Although our study can classify newly diagnosed patients with T2D into subgroups similar to the Ahlqvist et al study,6 there are some different characteristics between the studies. Patients in our study had younger age, lower BMI, and higher HbA1c at the time of diagnosis of diabetes mellitus in all clusters. The differences were clearly demonstrated in the insulin-resistance group (MSD in our study and SIRD in the Ahlqvist et al study6) including age (49.7±10.3 vs 65.3±93 years), BMI (27.3±4.0 vs 33.9±5.2 kg/m2) and HbA1c (9.2±2.3% vs 7.1±3.5%). Furthermore, the Chinese cohort in the CNDMDS registry9 also had a younger age (52±12 years) and a lower BMI (25.9±3.9 km/m2) at diagnosis compared with the Ahlqvist et al study. These differences could be caused by the difference in T2D pathophysiology between Caucasians and Asians.3

Clustering patients with newly diagnosed T2D into these new subgroups could help clinicians in some aspects. Patients with SIDD who have decreased β-cell function and high risk of diabetes retinopathy should be prescribed insulin without hesitation when patients cannot achieve glycemic control with essential antidiabetic drugs. Patients in MSD have high insulin resistance and increased prevalence of diabetic nephropathy. The association of insulin resistance and CKD has been shown in patients without diabetes.23 Therefore, in addition to controlling blood glucose, the use of specific drugs to reduce insulin resistance, such as metformin or thiazolidinedione (TZD), or drugs to prevent the progression of CKD, such as sodium glucose transporter 2 inhibitor, could be beneficial in this subgroup of patients. Furthermore, the ADOPT trial database showed an overall benefit for HbA1c with TZD therapy in SIRD.8

Our study has several strengths. First, we have tested the clustering of newly diagnosed T2D in the Asian population, which has not been widely tested before. Second, our study shows that without HOMA measurements, the SIDD, MSD, MOD and MARD subgroups proposed by Ahlqvist et al6 can be identified using five simple parameters.
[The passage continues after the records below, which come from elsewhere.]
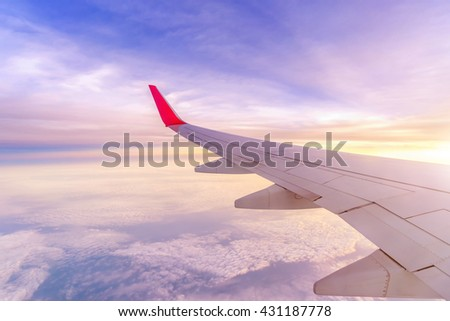 Aircraft left wing on sky in the morning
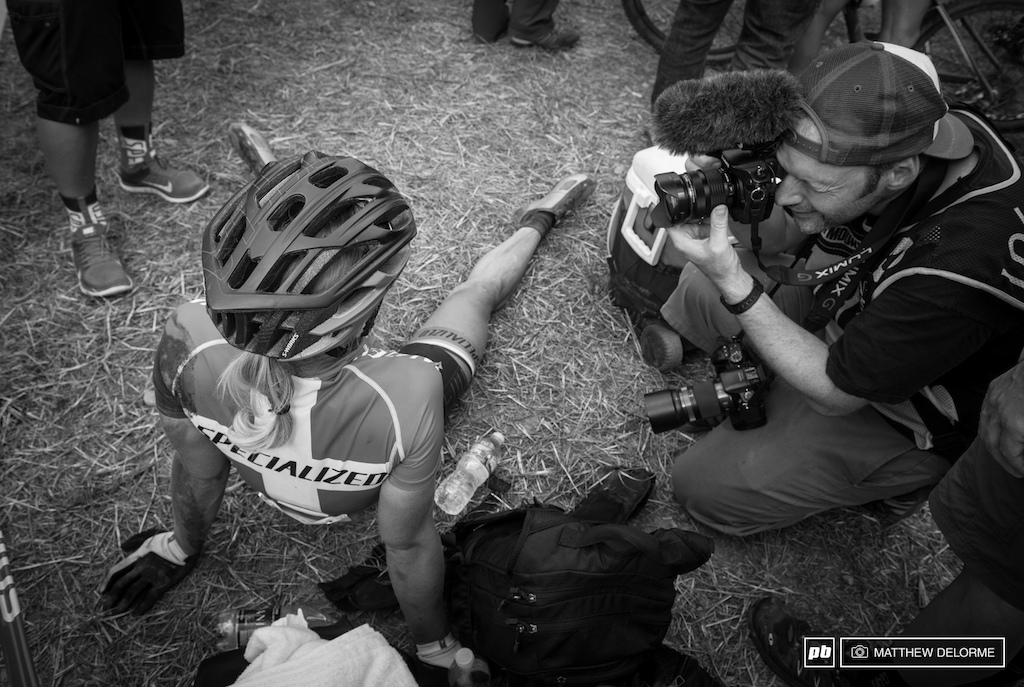 Annika Langvad took a few minutes to sit down at the end of the race and get her legs back under her.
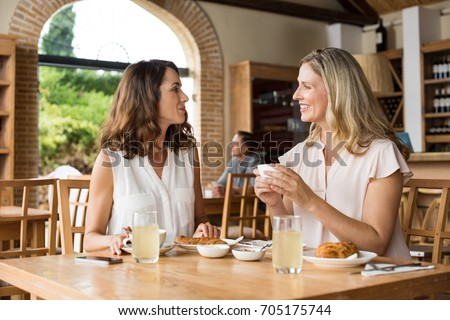 stock photo two beautiful mature women holding cup of coffee and talking to each other in a cafeteria senior 705175744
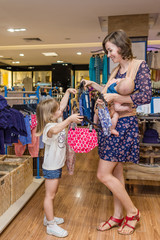 Young mother with two daughters buy baby clothes in shopping centre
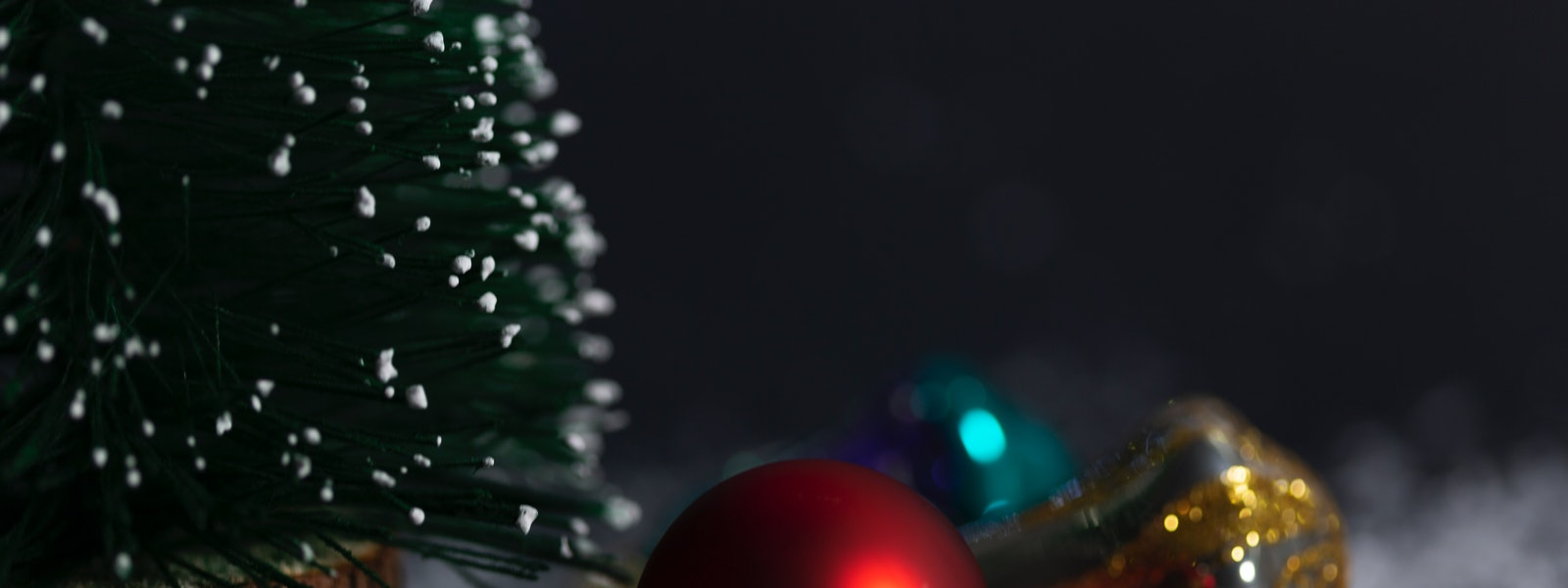 Christmas tree with Christmas decoration and Christmas light against snow  black background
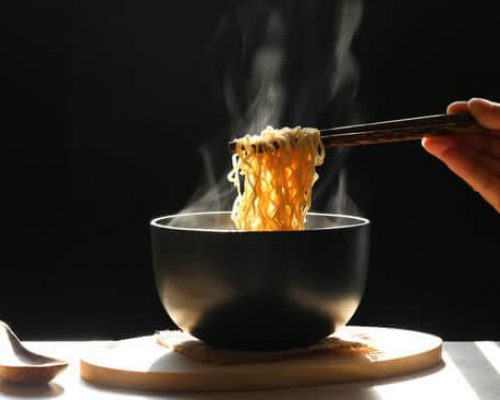 Woman hand holding chopsticks of instant noodles in cup with smoke rising dark background, Sodium diet high risk kidney failure, Healthy eating concept
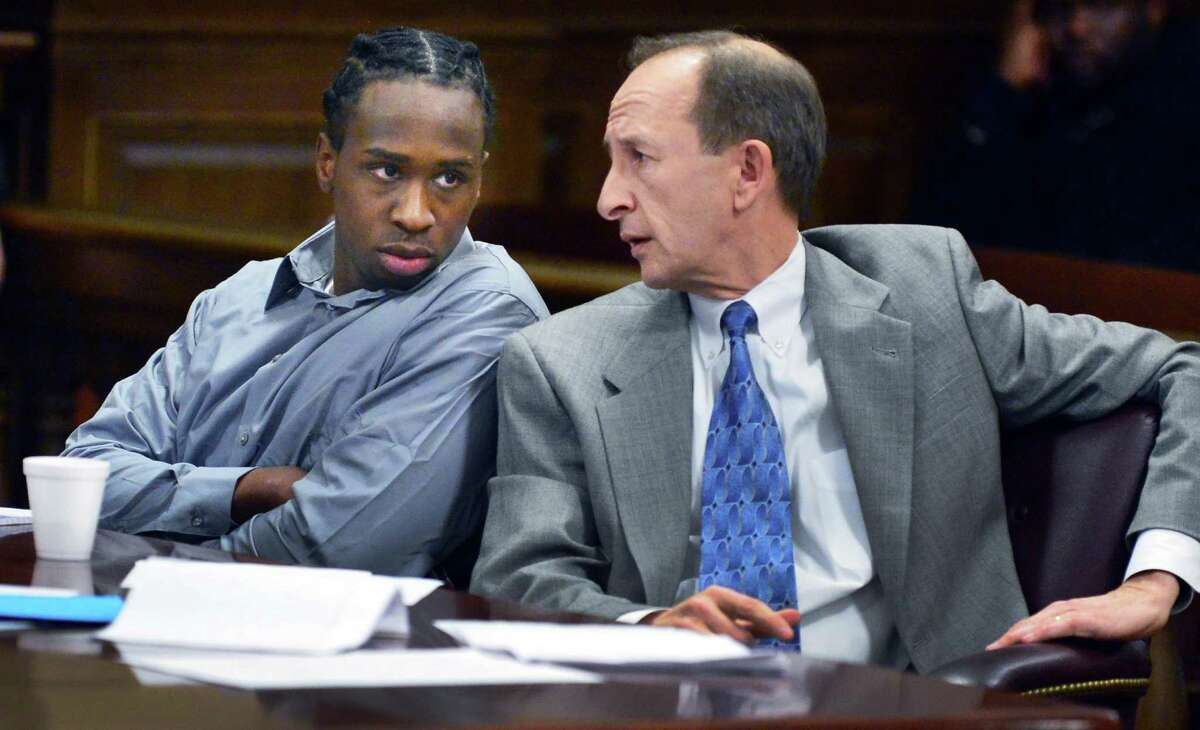 Defendant Quintril Clark, 23, of Troy, left, and defense attorney Frederick Rench during opening arguments in the murder case of victim Sha-Kim Miller Tuesday Dec. 3, 2013, at the Rensselaer County Courthouse in Troy, NY. (John Carl D'Annibale / Times Union)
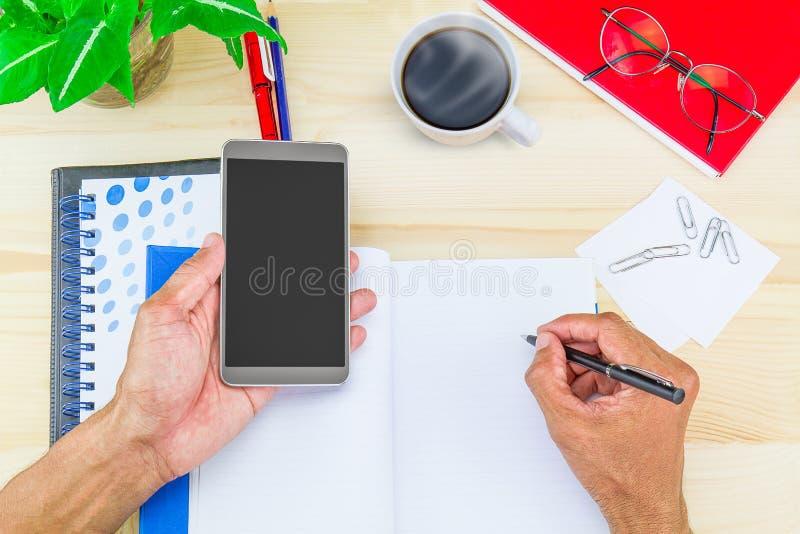在拿着在木书桌上的笔记本和左手的右手文字智能手机有热的咖啡杯的,办公用品,玻璃 免版税库存图片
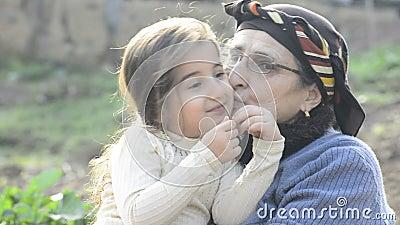 Muslimsk farmor kysser sin lilla flicka barnbarn i trädgård tillsammans lager videofilmer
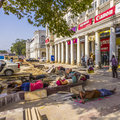 Construction workers relax at Connaught place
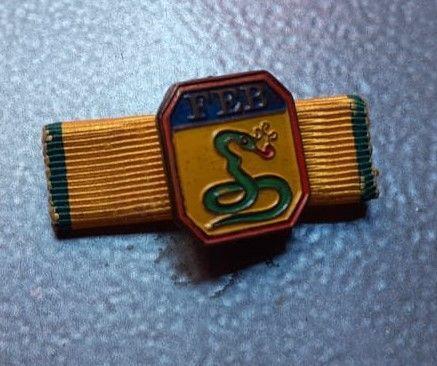 Distintivo Cobra Fumando, que adornava o uniforme do pracinha Oswaldo Lellis, quando ele partiu para a Sicília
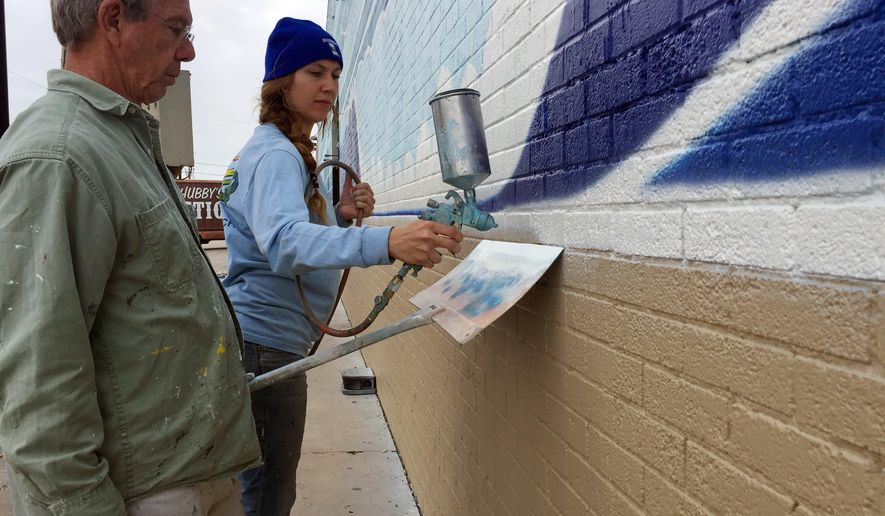 In this Wednesday, Dec. 5, 2018 photo, artists John Olvey and Kaleigh Glover paint a mural on the side of the Corpus Christi Trade Center on in Corpus Christi, Texas.  The pair spent eight days working on the 200-foot (61-meter) outdoor artwork, which features beach scenery with crashing waves and palm trees.(Mark Young/Corpus Christi Caller-Times via AP)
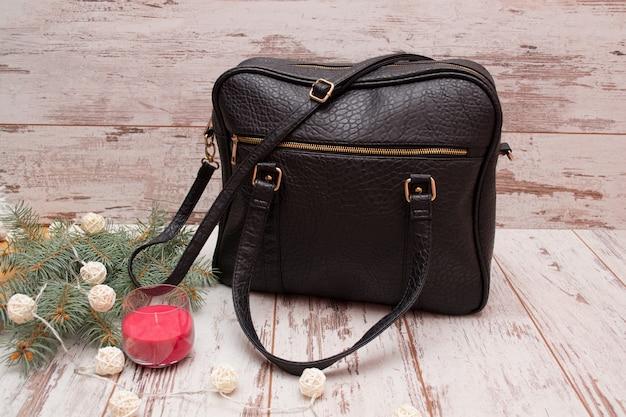Черная сумка, еловая ветка, гирлянда и свеча. концепция моды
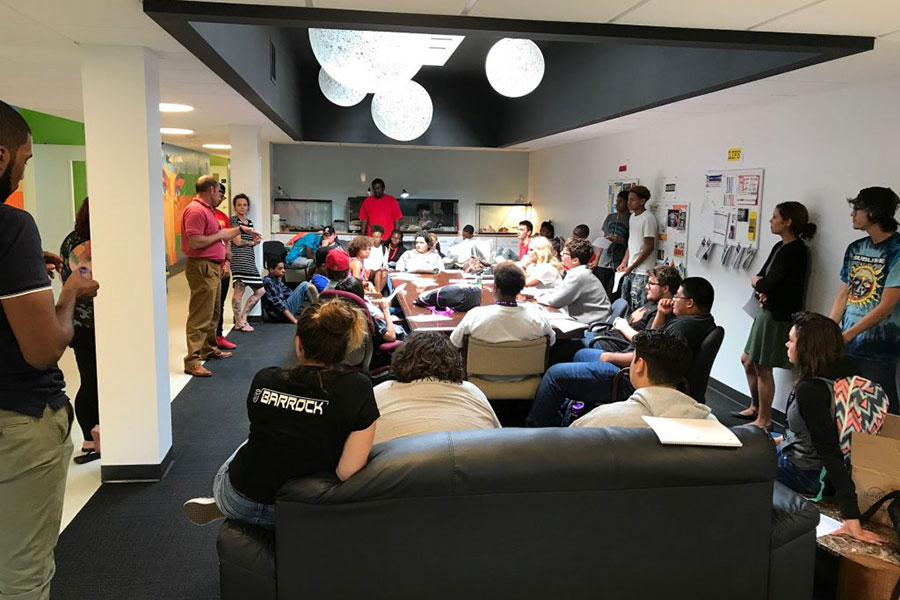 large group meeting with students and teachers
SIDD, MSD, and MARD have also been clustered using three simple parameters (age, BMI, HbA1c) that have been reported by Xie et al using data from NHANES III.10 Our study has some limitations. First, not all patients were screened for chronic diabetic complications. The numbers of chronic complications screened in our study were 96.8% for diabetic retinopathy, 98.2% for eGFR testing, 92.5% for albuminuria, and 99.6% for monofilament testing. Second, the follow-up period is relatively short and the number of macrovascular events that occurred is low. Therefore, the interpretation of the difference in macrovascular events between clusters should be performed with caution. Longer follow-up studies and validation of our findings in other cohorts are required.

In conclusion, we were able to stratify four clusters of newly diagnosed patients with T2D using five variables based on routine clinical parameters. This clustering method can help predict disease progression and risk of complications similar to previous studies using parameters that include insulin resistant and insulin sensitivity markers.